• [Problem]:
Show each line in the entries below that contains the word "centimetres". The match is case-sensitive.

• [Provided entries]:
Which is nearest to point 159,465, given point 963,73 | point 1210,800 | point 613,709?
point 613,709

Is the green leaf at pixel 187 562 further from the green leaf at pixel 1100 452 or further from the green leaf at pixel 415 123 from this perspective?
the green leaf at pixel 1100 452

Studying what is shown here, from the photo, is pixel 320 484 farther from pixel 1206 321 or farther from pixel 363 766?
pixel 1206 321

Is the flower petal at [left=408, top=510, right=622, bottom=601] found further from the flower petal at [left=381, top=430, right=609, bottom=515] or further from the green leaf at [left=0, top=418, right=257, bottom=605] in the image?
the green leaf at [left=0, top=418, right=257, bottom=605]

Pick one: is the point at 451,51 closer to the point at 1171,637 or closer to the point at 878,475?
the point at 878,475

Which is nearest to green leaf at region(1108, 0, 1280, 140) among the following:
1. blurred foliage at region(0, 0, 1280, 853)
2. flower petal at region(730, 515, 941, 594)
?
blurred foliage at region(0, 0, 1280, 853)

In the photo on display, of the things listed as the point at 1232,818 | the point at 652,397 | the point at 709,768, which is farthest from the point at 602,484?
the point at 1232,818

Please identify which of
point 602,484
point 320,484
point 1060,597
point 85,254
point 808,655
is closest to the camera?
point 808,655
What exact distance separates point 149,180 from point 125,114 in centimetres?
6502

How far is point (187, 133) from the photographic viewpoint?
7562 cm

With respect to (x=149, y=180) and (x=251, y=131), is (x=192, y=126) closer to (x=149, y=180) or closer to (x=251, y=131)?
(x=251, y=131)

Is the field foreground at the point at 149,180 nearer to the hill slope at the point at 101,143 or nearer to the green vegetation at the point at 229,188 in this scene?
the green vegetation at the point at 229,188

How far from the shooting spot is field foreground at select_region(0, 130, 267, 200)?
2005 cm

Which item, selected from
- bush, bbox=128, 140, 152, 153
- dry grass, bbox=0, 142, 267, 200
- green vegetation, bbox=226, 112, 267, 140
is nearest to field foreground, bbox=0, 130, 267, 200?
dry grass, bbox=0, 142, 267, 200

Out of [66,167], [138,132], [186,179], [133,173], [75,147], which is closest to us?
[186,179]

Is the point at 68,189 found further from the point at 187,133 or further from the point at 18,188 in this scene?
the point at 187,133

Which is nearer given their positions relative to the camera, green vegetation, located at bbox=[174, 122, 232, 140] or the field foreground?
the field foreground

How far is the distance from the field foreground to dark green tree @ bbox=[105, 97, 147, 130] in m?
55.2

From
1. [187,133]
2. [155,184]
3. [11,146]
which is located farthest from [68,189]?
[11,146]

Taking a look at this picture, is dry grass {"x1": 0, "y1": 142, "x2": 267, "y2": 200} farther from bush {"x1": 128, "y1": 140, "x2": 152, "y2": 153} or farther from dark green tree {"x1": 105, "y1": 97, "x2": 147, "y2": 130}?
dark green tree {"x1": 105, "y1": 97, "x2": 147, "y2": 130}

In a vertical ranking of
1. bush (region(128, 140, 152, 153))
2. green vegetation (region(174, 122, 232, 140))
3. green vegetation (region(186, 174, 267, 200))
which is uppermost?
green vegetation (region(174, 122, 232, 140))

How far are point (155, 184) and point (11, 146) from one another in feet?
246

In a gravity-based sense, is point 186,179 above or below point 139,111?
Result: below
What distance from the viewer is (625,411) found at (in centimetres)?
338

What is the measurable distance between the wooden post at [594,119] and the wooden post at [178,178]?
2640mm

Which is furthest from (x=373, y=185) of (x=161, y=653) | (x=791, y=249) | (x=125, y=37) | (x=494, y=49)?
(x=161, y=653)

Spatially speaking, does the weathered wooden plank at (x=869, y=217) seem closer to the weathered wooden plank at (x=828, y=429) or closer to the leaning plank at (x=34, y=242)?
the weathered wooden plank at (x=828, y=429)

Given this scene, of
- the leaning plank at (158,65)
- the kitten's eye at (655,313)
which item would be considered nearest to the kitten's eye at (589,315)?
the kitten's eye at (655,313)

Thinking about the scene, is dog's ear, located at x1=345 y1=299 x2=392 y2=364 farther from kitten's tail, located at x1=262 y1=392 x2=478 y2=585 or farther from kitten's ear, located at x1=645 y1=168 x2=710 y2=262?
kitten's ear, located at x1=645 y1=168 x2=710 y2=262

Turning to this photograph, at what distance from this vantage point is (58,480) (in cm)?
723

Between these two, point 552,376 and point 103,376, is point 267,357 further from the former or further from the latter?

• [Final result]:
What exact distance separates point 149,180 from point 125,114 in centimetres?
What distance from the viewer is (625,411) found at (in centimetres)?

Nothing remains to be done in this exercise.